A data warehouse analyst can also help organizations mitigate the explosion of data growth as organizations capture and combine data in new ways. Rebecca Kelly, technical evangelist at Kx, an operational intelligence platform used in financial trading, has seen many organizations underestimate the way data can spawn more data.

Kelly said the biggest value of data warehouse analysts is simplifying the process of capturing the data needed to answer business questions such as how to improve the trade lifecycle. For example, data warehouse analysts could set up a data warehouse to capture the entry and exit times for trades within internal applications so bottlenecks could be identified for improvement in a financial trading situation.

Skills and responsibilities

At the minimum, a data warehouse analyst job description includes skills around databases, ETL tools, BI tools and statistics. Some companies may also look for candidates familiar with specific modern data warehousing technologies and analytics tools.

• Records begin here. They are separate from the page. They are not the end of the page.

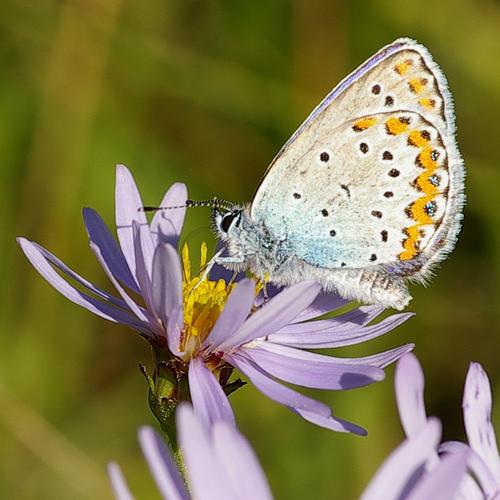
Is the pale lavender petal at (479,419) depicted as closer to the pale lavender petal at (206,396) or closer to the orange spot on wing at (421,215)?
the pale lavender petal at (206,396)

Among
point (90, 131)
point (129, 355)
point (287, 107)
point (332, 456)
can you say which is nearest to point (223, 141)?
point (287, 107)

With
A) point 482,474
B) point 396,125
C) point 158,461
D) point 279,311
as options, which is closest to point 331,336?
point 279,311

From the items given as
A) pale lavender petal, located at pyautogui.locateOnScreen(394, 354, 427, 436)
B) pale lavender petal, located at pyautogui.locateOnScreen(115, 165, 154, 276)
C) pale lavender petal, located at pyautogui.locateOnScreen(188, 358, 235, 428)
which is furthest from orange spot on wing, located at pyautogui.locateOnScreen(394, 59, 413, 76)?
pale lavender petal, located at pyautogui.locateOnScreen(394, 354, 427, 436)

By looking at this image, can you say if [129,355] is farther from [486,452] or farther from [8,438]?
[486,452]

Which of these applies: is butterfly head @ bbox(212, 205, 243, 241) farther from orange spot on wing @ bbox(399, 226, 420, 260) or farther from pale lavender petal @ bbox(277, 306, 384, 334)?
orange spot on wing @ bbox(399, 226, 420, 260)

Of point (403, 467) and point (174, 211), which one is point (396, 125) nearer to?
point (174, 211)

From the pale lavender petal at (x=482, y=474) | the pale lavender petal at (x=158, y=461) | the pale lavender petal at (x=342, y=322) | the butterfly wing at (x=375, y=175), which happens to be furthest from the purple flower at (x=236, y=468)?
the butterfly wing at (x=375, y=175)

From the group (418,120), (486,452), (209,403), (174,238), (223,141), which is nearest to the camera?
(486,452)

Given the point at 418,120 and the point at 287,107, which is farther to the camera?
the point at 287,107
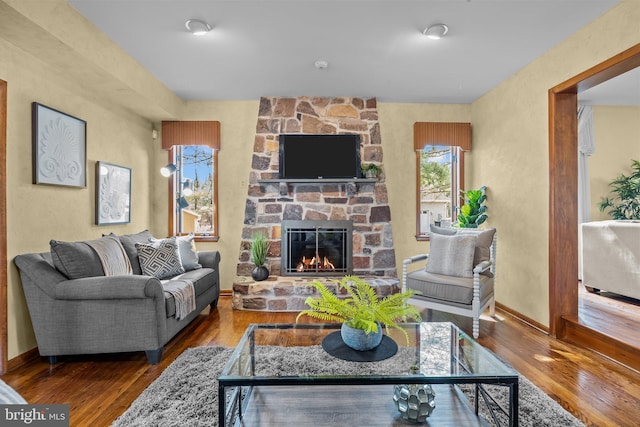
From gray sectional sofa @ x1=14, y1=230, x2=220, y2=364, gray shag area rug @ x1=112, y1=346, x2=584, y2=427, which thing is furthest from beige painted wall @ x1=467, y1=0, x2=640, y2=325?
gray sectional sofa @ x1=14, y1=230, x2=220, y2=364

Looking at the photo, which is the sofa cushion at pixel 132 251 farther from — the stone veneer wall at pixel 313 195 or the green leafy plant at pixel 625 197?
the green leafy plant at pixel 625 197

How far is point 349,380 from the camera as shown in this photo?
1.42 m

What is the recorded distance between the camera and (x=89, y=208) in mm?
3314

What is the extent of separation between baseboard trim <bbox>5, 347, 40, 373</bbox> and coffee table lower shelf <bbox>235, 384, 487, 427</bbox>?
1885mm

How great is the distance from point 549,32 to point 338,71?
185 cm

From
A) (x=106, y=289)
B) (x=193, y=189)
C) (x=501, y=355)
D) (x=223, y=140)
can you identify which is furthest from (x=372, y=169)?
(x=106, y=289)

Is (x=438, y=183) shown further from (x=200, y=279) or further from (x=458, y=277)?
(x=200, y=279)

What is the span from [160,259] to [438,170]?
11.9ft

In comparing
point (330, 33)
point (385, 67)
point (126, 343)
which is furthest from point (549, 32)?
point (126, 343)

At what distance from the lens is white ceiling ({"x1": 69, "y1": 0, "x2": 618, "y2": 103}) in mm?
2477

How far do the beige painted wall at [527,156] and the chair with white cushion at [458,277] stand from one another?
1.16 feet

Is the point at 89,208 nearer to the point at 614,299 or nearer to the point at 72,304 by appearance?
the point at 72,304

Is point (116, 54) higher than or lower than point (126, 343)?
higher

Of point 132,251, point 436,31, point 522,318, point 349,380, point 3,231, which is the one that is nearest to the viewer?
point 349,380
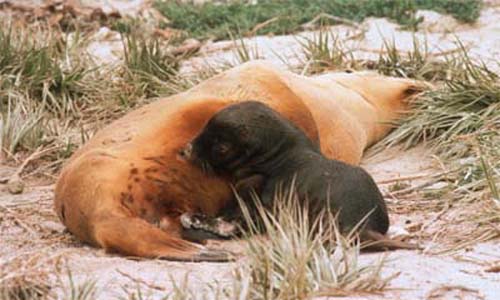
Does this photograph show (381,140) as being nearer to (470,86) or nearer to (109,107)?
(470,86)

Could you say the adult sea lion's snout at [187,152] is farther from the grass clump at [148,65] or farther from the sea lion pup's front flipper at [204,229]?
the grass clump at [148,65]

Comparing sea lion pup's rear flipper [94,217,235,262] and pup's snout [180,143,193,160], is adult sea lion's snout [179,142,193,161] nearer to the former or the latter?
pup's snout [180,143,193,160]

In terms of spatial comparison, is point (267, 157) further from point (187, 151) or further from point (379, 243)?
point (379, 243)

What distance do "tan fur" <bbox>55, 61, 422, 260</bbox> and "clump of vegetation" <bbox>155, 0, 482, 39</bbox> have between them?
10.6ft

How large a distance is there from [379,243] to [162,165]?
99cm

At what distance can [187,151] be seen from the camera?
6027 millimetres

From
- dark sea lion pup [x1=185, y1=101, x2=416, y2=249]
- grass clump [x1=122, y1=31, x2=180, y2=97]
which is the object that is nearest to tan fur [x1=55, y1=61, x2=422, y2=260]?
dark sea lion pup [x1=185, y1=101, x2=416, y2=249]

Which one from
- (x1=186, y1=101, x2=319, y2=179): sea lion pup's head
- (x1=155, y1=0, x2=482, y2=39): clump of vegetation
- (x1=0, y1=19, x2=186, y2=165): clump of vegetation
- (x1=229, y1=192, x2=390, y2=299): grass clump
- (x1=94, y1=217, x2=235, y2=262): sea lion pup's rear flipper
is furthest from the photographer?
(x1=155, y1=0, x2=482, y2=39): clump of vegetation

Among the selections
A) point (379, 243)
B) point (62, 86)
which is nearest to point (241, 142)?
point (379, 243)

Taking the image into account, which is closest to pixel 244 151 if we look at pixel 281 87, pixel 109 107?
pixel 281 87

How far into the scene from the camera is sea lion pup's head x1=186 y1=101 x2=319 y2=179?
5.96 meters

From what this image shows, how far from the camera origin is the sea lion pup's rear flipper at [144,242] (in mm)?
5512

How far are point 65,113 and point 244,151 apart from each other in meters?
2.70

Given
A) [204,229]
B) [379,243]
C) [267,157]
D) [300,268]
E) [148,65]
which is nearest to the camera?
[300,268]
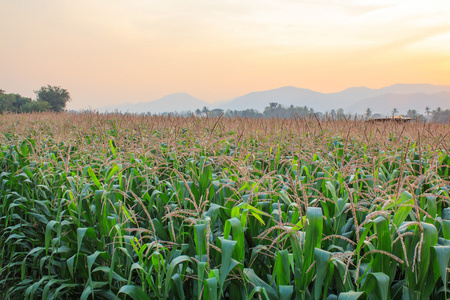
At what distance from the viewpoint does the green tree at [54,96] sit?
207ft

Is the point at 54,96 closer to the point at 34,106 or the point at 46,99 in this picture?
the point at 46,99

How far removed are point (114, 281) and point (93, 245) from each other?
512 mm

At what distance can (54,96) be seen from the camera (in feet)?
209

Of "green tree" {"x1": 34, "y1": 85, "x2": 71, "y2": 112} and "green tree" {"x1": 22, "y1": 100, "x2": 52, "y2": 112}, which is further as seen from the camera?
"green tree" {"x1": 34, "y1": 85, "x2": 71, "y2": 112}

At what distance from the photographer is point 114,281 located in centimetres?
320

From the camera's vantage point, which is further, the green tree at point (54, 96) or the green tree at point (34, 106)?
the green tree at point (54, 96)

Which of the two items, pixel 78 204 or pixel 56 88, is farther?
pixel 56 88

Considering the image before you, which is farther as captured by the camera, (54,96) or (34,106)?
(54,96)

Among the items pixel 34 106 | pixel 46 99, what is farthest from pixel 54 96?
pixel 34 106

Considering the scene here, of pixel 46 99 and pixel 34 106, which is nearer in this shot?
pixel 34 106

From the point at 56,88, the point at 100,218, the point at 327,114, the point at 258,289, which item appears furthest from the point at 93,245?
the point at 56,88

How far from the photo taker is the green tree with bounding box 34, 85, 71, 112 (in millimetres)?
62947

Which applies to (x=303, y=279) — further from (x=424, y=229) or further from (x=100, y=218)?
(x=100, y=218)

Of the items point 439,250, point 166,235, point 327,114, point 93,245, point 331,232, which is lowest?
point 93,245
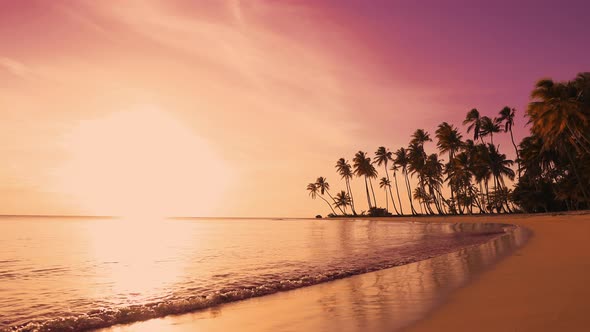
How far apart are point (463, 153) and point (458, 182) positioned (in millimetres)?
10626

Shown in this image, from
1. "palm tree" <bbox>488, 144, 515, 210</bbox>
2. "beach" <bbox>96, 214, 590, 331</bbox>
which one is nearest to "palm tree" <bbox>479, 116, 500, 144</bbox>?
"palm tree" <bbox>488, 144, 515, 210</bbox>

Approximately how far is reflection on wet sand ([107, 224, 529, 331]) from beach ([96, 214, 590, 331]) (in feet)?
0.04

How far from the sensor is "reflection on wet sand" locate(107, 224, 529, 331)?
530 cm

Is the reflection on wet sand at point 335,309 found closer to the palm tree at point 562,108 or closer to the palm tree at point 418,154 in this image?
the palm tree at point 562,108

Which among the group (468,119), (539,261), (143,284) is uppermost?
(468,119)

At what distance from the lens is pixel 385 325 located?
4.93m

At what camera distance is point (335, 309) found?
20.4 feet

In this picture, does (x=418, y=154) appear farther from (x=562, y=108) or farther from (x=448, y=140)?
(x=562, y=108)

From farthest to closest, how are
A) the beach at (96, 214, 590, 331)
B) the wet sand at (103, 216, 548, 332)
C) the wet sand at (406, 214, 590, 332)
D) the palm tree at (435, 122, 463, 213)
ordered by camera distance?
the palm tree at (435, 122, 463, 213), the wet sand at (103, 216, 548, 332), the beach at (96, 214, 590, 331), the wet sand at (406, 214, 590, 332)

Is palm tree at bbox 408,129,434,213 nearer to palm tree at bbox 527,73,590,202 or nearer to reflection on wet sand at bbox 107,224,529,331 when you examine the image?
palm tree at bbox 527,73,590,202

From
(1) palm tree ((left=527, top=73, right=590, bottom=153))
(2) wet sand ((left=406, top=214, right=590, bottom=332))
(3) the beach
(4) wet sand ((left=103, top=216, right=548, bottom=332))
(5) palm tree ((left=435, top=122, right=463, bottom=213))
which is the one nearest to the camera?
(2) wet sand ((left=406, top=214, right=590, bottom=332))

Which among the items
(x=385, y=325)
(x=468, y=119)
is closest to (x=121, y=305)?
(x=385, y=325)

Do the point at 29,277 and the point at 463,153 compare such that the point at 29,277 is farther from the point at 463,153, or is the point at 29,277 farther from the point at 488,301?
the point at 463,153

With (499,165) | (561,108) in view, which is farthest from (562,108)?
(499,165)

Many data warehouse analysts find themselves as the primary owner of one or more data warehouses internally. Kelly said typical responsibilities include ensuring the security, integrity and access to this data within the organization. They also prepare reports and analyses using this data for the business.

Data warehouse analysts are also responsible for planning, executing and managing how the data sets an organization has access to are collected, managed, analyzed and mined, Scott-Murphy said. All of this must be in support of business requirements, so they play a role between the business and developers to interpret, evaluate and guide what can be done with data.

An excellent data warehouse analyst understands what the business needs to achieve, how data can help reach those goals and how technology can be employed to those ends.

"An exceptional data warehouse analyst looks beyond the boundaries of their organization and their organization's data to influence and expand the limits of what is possible," Scott-Murphy said.